The near-infrared (NIR) region of the electromagnetic spectrum spans from approximately 780 nm to 2500 nm (12800 to 4000 cm⁻¹). Unlike mid-infrared spectroscopy, which probes fundamental molecular vibrations, NIR spectroscopy detects overtones and combination bands — absorptions that arise from anharmonic vibrations of bonds involving hydrogen atoms. These overtones (first, second, and third) and combinations of stretching and bending modes produce broad, overlapping bands that require multivariate data analysis for interpretation.
The most prominent absorptions in NIR arise from C-H, O-H, and N-H stretching vibrations, which dominate spectra of organic and biological materials. The molar absorptivity of these overtones is typically 10 to 1000 times weaker than fundamental infrared absorptions, which gives NIR a practical advantage: samples can be measured directly with little or no preparation, even in thick or highly scattering matrices. Measurements are performed in diffuse reflectance mode for solid and powder samples, or in transmittance mode for liquids and clear films.
NIR instrumentation comes in several configurations. Dispersive grating instruments scan wavelengths sequentially using a monochromator. FT-NIR spectrometers use a Michelson interferometer to acquire full spectra rapidly. Diode array detectors enable simultaneous multi-wavelength acquisition, making them suitable for real-time process monitoring. Fiber-optic probes allow remote sampling, enabling in-line and at-line measurements in industrial environments.
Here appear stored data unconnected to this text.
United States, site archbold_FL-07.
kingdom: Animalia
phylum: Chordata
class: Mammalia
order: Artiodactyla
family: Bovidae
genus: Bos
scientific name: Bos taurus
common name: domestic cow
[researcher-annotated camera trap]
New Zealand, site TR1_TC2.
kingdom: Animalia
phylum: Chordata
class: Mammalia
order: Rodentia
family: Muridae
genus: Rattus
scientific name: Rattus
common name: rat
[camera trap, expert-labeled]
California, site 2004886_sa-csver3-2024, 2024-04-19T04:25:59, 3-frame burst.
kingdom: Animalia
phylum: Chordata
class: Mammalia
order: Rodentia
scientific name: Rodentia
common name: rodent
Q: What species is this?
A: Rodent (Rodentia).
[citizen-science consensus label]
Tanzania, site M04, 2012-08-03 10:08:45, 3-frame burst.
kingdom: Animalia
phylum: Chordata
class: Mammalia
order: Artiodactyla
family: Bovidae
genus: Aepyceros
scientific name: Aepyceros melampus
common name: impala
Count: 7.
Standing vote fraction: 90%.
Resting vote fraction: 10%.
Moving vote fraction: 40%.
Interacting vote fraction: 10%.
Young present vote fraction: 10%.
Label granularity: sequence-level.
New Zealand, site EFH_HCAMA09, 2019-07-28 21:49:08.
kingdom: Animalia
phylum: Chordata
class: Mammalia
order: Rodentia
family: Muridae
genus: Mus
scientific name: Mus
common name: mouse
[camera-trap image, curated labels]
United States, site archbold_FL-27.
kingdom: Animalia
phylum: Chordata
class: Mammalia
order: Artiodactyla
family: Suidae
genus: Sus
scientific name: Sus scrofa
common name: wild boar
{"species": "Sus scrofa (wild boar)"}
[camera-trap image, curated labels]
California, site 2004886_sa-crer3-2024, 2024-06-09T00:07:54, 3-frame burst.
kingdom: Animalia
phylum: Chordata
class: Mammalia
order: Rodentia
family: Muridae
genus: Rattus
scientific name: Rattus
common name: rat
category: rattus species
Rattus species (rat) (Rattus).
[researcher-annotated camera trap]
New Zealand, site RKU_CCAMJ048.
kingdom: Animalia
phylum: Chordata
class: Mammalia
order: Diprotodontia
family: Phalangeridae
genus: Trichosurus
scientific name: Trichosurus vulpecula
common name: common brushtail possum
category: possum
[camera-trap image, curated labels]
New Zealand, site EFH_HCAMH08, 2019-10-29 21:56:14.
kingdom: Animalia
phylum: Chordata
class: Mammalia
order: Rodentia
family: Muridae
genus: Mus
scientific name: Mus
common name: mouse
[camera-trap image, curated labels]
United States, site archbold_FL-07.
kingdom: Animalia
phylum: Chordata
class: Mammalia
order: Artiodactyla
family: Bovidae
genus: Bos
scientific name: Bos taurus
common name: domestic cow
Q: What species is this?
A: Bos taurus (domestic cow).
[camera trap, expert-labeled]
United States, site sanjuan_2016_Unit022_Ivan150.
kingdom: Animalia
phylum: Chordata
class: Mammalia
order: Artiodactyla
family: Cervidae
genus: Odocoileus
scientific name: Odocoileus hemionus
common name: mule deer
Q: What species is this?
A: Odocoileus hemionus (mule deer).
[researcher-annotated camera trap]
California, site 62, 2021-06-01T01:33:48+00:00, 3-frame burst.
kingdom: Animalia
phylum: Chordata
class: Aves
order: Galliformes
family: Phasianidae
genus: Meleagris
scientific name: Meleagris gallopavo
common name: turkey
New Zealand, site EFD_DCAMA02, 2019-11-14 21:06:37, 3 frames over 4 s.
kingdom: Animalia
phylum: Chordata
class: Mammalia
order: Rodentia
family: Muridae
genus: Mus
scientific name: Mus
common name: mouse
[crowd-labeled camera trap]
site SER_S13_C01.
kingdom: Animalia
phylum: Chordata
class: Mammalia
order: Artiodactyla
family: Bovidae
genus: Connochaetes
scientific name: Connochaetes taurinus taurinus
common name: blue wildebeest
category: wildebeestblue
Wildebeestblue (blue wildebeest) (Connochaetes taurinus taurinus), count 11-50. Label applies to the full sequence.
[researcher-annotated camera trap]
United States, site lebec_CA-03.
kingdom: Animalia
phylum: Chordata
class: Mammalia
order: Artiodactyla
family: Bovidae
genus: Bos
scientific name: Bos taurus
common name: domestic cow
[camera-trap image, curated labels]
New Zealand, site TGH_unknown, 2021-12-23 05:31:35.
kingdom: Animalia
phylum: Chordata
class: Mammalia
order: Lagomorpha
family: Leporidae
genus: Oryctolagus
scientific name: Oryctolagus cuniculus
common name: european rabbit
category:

Because NIR spectra consist of broad, overlapping peaks, direct assignment of individual bands is rarely possible. Instead, quantitative and qualitative analysis relies on chemometric models constructed using multivariate calibration techniques such as Principal Component Analysis (PCA) for exploratory data analysis and Partial Least Squares (PLS) regression for quantitative prediction. Calibration requires a representative set of reference samples with known values of the property of interest, and model performance is validated through cross-validation and independent test sets.
NIR spectroscopy finds extensive application in agriculture (moisture, protein, and fat content in grains and feed), food (determination of water, sugar, alcohol, and oil content), pharmaceuticals (raw material identification, blend uniformity, and moisture determination in lyophilized products), and polymer analysis (identification of resin types, copolymer composition, and additive content). Its speed, non-destructive nature, and suitability for online measurement make it one of the most widely used process analytical technology (PAT) tools in modern industry.